Selected passage =>
High Expectations for the Battlefield 1 Campaign ‘War Stories’

I don’t know about you, but single player campaigns in military shooters are largely forgettable. For many, multiplayer is where the meat of the experience is and a campaign is there to satisfy a small portion. Outside of a handful of titles like the Bad Company games and some earlier Infinity Ward Call of Duty games (I’m looking at you Captain Price), these campaigns largely exist just to exist.

Typically, they break down in the same way, where a generic soldier type either faces some adversity, gets promoted under dire circumstances, or fights back against the odds. Generally speaking, this protagonist acts like a first person shell so the player can add in their own personality to the experience. Ultimately for me, these experiences end up being hollow and forgettable.

Battlefield 1 sniper

I mean, can you even remember the name of a character or the protagonist from Battlefield 3 and 4? I’ll wait…

Hey, no cheating! Close that Wikipedia page, and no Googling it!

Aim of the task =>
Please copy the Battlefield 1 campaign post in full, word for word. The lines that come next have nothing to do with the Battlefield 1 campaign post.

Supplied information =>
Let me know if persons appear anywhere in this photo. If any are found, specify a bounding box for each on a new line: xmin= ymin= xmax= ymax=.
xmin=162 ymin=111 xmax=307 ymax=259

Result of the exercise =>
High Expectations for the Battlefield 1 Campaign ‘War Stories’

I don’t know about you, but single player campaigns in military shooters are largely forgettable. For many, multiplayer is where the meat of the experience is and a campaign is there to satisfy a small portion. Outside of a handful of titles like the Bad Company games and some earlier Infinity Ward Call of Duty games (I’m looking at you Captain Price), these campaigns largely exist just to exist.

Typically, they break down in the same way, where a generic soldier type either faces some adversity, gets promoted under dire circumstances, or fights back against the odds. Generally speaking, this protagonist acts like a first person shell so the player can add in their own personality to the experience. Ultimately for me, these experiences end up being hollow and forgettable.

Battlefield 1 sniper

I mean, can you even remember the name of a character or the protagonist from Battlefield 3 and 4? I’ll wait…

Hey, no cheating! Close that Wikipedia page, and no Googling it!